If a fourth or higher weights are used, then the same pattern is used: they are set to 0001, etc. in the first collation element and 0000 in the second. (Since all distinct codepoints have different AAAA/BBBB combination, the exact values don't matter as long as they are non-zero in the first collation element.)

The value for UNDEFINED for the Default Default Unicode Collation Element Table is FF80. This is larger than any explicit primary weight, and thus will not collide with explicit weights. It is not generally necessary to tailor this value to be within the range of explicit weights. However if this is done, the explicit primary weights must be shifted so that none are between UNDEFINED and UNDEFINED + 34.

3. Right now there is a mismatch between Hangul Syllables and Jamo. This text fixes that:

Old

New

CJK Ideographs and Hangul Syllables are not explicitly mentioned in the default table, and are mapped to collation elements that are derived from their Unicode code point value. The primary weight is equal to their Unicode character value. Their secondary and tertiary values are the respective minimal values for those levels: in the Default Unicode Collation Element Table, these are 0020 and 0002 respectively.

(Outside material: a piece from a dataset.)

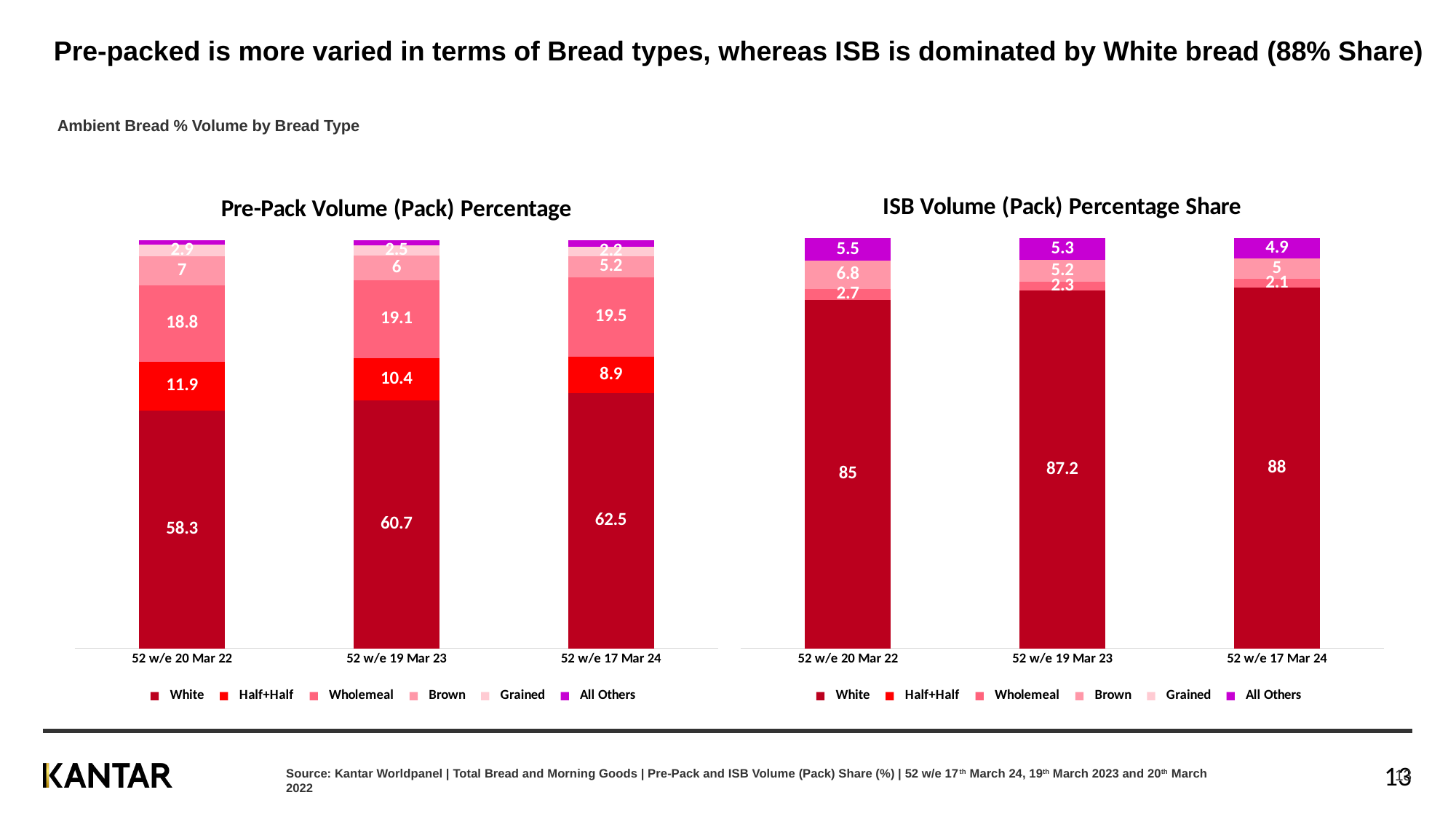
In the Pre-Pack Volume (Pack) Percentage chart, does the Half+Half value rise or fall across the three periods? Falls In the Pre-Pack Volume (Pack) Percentage chart, which is larger in 52 w/e 17 Mar 24: Wholemeal or Half+Half? Wholemeal How many time periods are shown on the x axis of the ISB Volume (Pack) Percentage Share chart? 3 In the ISB Volume (Pack) Percentage Share chart, what is the value for White in 52 w/e 20 Mar 22? 85 In the ISB Volume (Pack) Percentage Share chart, how much higher is the White value in 52 w/e 17 Mar 24 than in 52 w/e 20 Mar 22? 3 In the Pre-Pack Volume (Pack) Percentage chart, what is the value for Half+Half in 52 w/e 19 Mar 23? 10.4 In the Pre-Pack Volume (Pack) Percentage chart, what is the value for White in 52 w/e 17 Mar 24? 62.5 In the Pre-Pack Volume (Pack) Percentage chart, what is the difference between the White value in 52 w/e 17 Mar 24 and in 52 w/e 20 Mar 22? 4.2 In the ISB Volume (Pack) Percentage Share chart, what is the value for All Others in 52 w/e 17 Mar 24? 4.9 What kind of chart is the Pre-Pack Volume (Pack) Percentage chart? Stacked bar chart In the Pre-Pack Volume (Pack) Percentage chart, does the White value rise or fall across the three periods? Rises How many series does the legend of the Pre-Pack Volume (Pack) Percentage chart list? 6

CJK Ideographs and Hangul Syllables are not explicitly mentioned in the default table. CJK ideographs are mapped to collation elements that are derived from their Unicode code point value. The primary weight is equal to their Unicode character value. Their secondary and tertiary values are the respective minimal values for those levels: in the Default Unicode Collation Element Table, these are 0020 and 0002 respectively. All other levels, if any, are 0001. (Since all distinct codepoints have different primary weights, the exact values don't matter as long as they are non-zero.)

The collation algorithm requires that Hangul Syllables be decomposed. However, if the table is tailored so that the primary weights for Hangul Jamo (and all related characters) are adjusted, then the Hangul Syllables can be left precomposed and treated in the same way as CJK ideographs. That will provide a collation which is approximately the same as UCA, and may be sufficient in environments where individual jamo are not expected.

The adjustment is to move each initial jamo (and related characters) to have a primary weights corresponding to the first syllables starting with that jamo, and make all non-initial jamo (and related characters) be ignorable at a primary level.

Data

There are a number of issues with the data that need to be fixed. Some of these are listed in tables in http://www.macchiato.com/unicode/CollationMismatch.html. The format of that table will be discussed in the meeting.

  1. Omission of the contractions for Tibetan two-part vowels
  2. Consistency with Normalization form C (need to handle the composition exclusions listed in CollationMismatch.html under Mismatches with Form C)
  3. Consistency with Normalization form D (need to add decompositions that changed from 2.1.9 to 3.0, fixing the mismatches in CollationMismatch.html under Mismatches if Normalization D is OFF)
  4. Addition of collation elements for the new 3.0 characters

We plan to do #1 in the immediate future, but do the others all together later on.

Wordsmithing

The text may need additional changes for clarity beyond what is noted above. These would be approved by the editorial committee, as usual.